The day the bulk billing died

6 minute read

The pitiful indexation rate that kicks in on 1 July has made the date a symbolic deadline for many GPs to start charging gaps.

For months now, leading up to the election and since then, there has been more and more chatter on GP forums about universal bulk billing. 

They dominant theme is the unsustainability of bulk billing and the need to close shop or to move to mixed billing, where a proportion of patients are charged a gap fee to offset those who continue to be bulk billed.  

With the recent news of the Fair Work Commission raising the minimum wage by 5.2% in line with inflation, and the patient Medicare rebate rising as of 1 July by only 1.6%, the writing is on the wall. 

Bulk billing is dead in the water. The sooner that practices and the public understands and accepts this, the better.  

The president of the RACGP Adjunct Professor Karen Price late last year encouraged as many members as possible to move to private billing as possible. It was a precedent-setting move, recognising and vocalising in no uncertain terms that until we do this, nothing will change.  

Politicians are apathetic.  

The general public remains clueless, and often angry, if asked to pay a gap fee.  

We GPs are caught between them.  

The trope of the greedy doctors remains and is applied principally, it seems, to the GP who has been bulk billing everyone and subsidising costs out of their own pockets because we must all be rolling in it.  

Many articles have been written on this, and on social media there are support groups for GPs, especially burnt-out female GPs, who can no longer go on. They have either left general practice or medicine, or moved into salaried jobs, even with pharma companies, to get away from the daily entitlement and anger from patients. Covid has not helped, nor the pile-on from politicians.  

Many of my colleagues who feel stuck in UBB practices and have been pushing to move to mixed billing, but have had pushback from scared owners, have seen a change. More recently, with no real appreciable change to the patient rebate, and the threat of losing good GPs preparing to move to mixed and private billing practices, owners have begun to relent on introducing gap fees.  

How they do this may vary, but for many of these practices, 1 July is the day.  

Are they scared? Yes. 

Are they worried? Absolutely.  

Are they likely to go under if they continue to bulk bill everyone? Very possibly.  

Many practices have already lost excellent GPs to mixed and private-billing practices. Many of us will simply say no if asked to consider a bulk-billing practice. I will not water down the level of my care to fit in with the inadequate rebate, nor will I rush.  

This means in real terms that patients either choose to go to churn-and-burn style of medicine and complain about how awful the care was, or they choose to budget for a proper consultation with their chosen doctor and support their staying in business, like every other small business.  

Invariably there will be pushback, and anger, and many of my colleagues are afraid of this, but I hope it will be short-lived. Because when push comes to shove, when there is a need, and if we can afford it, cost becomes less relevant than getting timely access to care.  

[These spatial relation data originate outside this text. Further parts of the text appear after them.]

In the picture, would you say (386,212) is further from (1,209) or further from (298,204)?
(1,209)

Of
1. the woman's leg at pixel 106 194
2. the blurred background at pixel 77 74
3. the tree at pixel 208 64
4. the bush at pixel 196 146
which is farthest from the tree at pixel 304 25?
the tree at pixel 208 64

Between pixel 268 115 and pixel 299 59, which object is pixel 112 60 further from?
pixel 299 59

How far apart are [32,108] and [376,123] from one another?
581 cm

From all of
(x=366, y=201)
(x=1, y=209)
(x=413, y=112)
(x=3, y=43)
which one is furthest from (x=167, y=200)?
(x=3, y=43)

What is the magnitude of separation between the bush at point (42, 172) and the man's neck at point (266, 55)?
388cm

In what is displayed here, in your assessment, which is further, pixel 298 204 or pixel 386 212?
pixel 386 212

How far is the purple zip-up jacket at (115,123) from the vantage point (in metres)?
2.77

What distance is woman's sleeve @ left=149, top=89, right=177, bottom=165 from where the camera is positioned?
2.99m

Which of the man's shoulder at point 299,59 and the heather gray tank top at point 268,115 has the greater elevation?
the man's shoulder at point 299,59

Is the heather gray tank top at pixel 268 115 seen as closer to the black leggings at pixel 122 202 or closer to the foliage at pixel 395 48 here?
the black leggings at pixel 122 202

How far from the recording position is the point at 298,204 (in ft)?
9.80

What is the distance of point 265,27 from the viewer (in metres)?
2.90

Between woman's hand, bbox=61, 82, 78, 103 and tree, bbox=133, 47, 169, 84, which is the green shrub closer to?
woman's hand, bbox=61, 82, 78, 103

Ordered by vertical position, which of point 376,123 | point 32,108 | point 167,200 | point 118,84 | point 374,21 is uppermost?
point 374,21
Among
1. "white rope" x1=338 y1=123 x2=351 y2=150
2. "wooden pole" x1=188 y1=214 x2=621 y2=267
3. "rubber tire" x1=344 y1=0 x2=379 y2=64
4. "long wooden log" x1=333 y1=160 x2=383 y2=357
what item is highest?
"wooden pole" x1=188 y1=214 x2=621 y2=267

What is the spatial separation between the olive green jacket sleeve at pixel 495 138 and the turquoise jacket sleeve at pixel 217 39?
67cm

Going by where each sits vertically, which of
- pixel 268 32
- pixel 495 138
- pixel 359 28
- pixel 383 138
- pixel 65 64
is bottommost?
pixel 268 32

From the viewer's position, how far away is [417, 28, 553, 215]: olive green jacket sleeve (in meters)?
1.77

For nearly 40 years, Australians have been used to accessing healthcare at a GP practice for “free”. It has set up a mentality that it “should be free”, even though the patient rebate first failed to rise in line with inflation, I am told, as early as 1996. For the cluey GPs who moved to mixed billing back then, moving to private billing for everyone has been relatively easy, and not much has changed because their patients are used to paying. For the rest of us, especially those who have relied on UBB to stay afloat, there is some pain ahead, some fear and anxiety and a very real concern that patients will simply go elsewhere.  

As I have said before, this is all normal. It is normal to be fearful, and to expect a significant percentage to move (or to threaten to). It is human nature, especially with the cost of everything going up at the moment. People will understandably try to skimp on medical care before they will forgo things that bring pleasure.  

If we are to survive this, and not go under, we must have a plan. (And arguably, those who continue to bulk bill will go under anyway, sooner or later, either via providing unsafe care or through burnout).  

For me, back in 2013, when patients advised they could not afford to see me, I learned to thank them for letting me know and wish them all the best. I never burnt bridges. I prepared to wait it out for three months before reassessing.  

From memory, I had to wait about six weeks before many of them came back. After I moved practices, some continued to follow me to the next clinic more than 15km away.  

So my advice to all taking this brave step is to watch your own anxiety, to press pause, and to remember why you are doing it.  

I did it because I was so busy it felt unsafe. I was also increasingly resentful of the way I was treated by some patients, and I was aware that many of them could possibly afford to pay the fees but were choosing not to, because some UBB practices worry more about losing “customers” than providing them with the best care – even though that benefits the practice as well as the patient.  

The folding of Tristar, Osana and others is a warning to those of us who hope to continue to work in general practice, and who are not ready to give up and to walk away, or able to retire.  

When I feel guilty, I remind myself that this is a boundary that is serving me and my patients. We both now have skin in the game, and it will ultimately – once we have endured the teething problems – be better for us all in the long run.  

Dr Imaan Joshi is a Sydney GP; she tweets @imaanjoshi.